* **Document excerpt**:
* START *

WASHINGTON (Nov. 29, 1 p.m. ET) — Argonne National Laboratory has won federal funding for a highly coveted research center modeled after Bell Labs and the Manhattan Project that will aim to create smaller, cheaper batteries for electric vehicles and other long-range energy needs.

The Energy Department’s decision is expected to be announced later this week, according to two Capitol Hill sources.

Argonne’s Joint Center for Energy Storage Research proposal, which includes a team of four other national labs, four universities and private industry, was supported by 10 senators and 39 representatives, including most of the Illinois congressional delegation, according to a letter of support last April.

The main purpose of the research effort is to dramatically bring down the size, weight and cost of batteries for electric and hybrid cars. More efficient, longer-lasting batteries also are needed to make variable wind and solar power a more important part of the electrical grid.

Argonne, located in Argonne, Ill., about 25 miles southwest of Chicago, developed the lithium battery technology used in the Chevy Volt and is already a leader in battery research. But this new multidisciplinary center was viewed as critical to cementing its role at the forefront of battery development.

“In order to meet our energy goals – putting 1 million electric hybrid vehicles on the road and producing 25 percent of all electricity from solar and wind by 2015 – the U.S. must invest in the type of large-scale innovative research that will produce major breakthroughs in energy storage technology,” Sen. Richard Durbin, D-Ill., said in a statement last July after meeting with Energy Secretary Steven Chu about the proposal.

Winning the battery research center was a top priority for Argonne, and it lead to a full-court press by Sen. Durbin as well as Sen. Mark Kirk, R-Ill., and Rep. Judy Biggert, R-Hinsdale, who lost her bid for re-election this year. Chicago Mayor Rahm Emanuel and Gov. Pat Quinn also pushed hard for the project.

Congress already has approved $20 million to launch the research center, and it’s expected to be funded at $25 million a year for the next four years. The state of Illinois also is expected to help support the project, but the amount could not be confirmed last night.

* END *

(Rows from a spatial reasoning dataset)
* START *

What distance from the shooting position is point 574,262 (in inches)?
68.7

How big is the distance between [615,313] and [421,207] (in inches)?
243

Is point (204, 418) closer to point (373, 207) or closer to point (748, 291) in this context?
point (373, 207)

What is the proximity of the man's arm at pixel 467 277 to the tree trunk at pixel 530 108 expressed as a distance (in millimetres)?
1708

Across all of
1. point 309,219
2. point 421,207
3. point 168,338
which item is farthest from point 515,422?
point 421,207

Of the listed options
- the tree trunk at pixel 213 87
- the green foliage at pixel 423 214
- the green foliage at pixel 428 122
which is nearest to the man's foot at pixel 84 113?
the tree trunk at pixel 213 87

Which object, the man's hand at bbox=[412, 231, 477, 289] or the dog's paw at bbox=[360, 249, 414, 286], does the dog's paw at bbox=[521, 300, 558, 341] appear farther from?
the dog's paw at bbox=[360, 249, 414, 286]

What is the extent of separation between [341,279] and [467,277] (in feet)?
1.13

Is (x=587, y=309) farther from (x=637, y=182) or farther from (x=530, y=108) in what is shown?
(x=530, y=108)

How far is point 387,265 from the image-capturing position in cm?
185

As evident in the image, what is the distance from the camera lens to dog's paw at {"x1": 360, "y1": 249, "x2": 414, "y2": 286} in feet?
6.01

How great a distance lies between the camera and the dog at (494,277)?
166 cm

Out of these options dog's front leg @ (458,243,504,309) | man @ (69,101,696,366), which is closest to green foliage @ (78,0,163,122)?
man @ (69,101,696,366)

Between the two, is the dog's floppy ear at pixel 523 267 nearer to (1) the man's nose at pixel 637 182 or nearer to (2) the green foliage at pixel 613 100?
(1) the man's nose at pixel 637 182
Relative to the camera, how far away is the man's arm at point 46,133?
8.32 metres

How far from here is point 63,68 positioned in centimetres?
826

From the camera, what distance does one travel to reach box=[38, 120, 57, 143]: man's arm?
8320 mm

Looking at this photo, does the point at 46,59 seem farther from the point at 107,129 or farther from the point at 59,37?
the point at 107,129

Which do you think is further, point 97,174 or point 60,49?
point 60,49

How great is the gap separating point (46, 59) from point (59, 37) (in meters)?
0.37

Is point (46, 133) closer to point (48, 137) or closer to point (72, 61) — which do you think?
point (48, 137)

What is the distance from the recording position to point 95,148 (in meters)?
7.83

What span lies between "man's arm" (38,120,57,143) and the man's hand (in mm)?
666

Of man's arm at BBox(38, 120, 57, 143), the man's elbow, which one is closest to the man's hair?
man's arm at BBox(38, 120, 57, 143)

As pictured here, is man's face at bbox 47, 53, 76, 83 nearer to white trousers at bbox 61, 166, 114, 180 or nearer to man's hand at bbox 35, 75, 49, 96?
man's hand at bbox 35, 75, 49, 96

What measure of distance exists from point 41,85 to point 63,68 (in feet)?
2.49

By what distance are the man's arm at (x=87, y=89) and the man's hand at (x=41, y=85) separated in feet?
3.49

* END *

* **Given problem 1**:
Retype the part of the Argonne article running from "WASHINGTON (Nov. 29, 1" down to "long-range energy needs.".
* **Given problem 2**:
Answer these questions from the Argonne article:
(a) How far from Chicago, and in what direction, is Argonne located?
(b) How many senators and how many representatives supported the Joint Center for Energy Storage Research proposal?
(c) How much money has Congress already approved to launch the research center?

* **Complete answer 1**:
WASHINGTON (Nov. 29, 1 p.m. ET) — Argonne National Laboratory has won federal funding for a highly coveted research center modeled after Bell Labs and the Manhattan Project that will aim to create smaller, cheaper batteries for electric vehicles and other long-range energy needs.

* **Complete answer 2**:
(a) About 25 miles southwest of Chicago.
(b) 10 senators and 39 representatives.
(c) $20 million.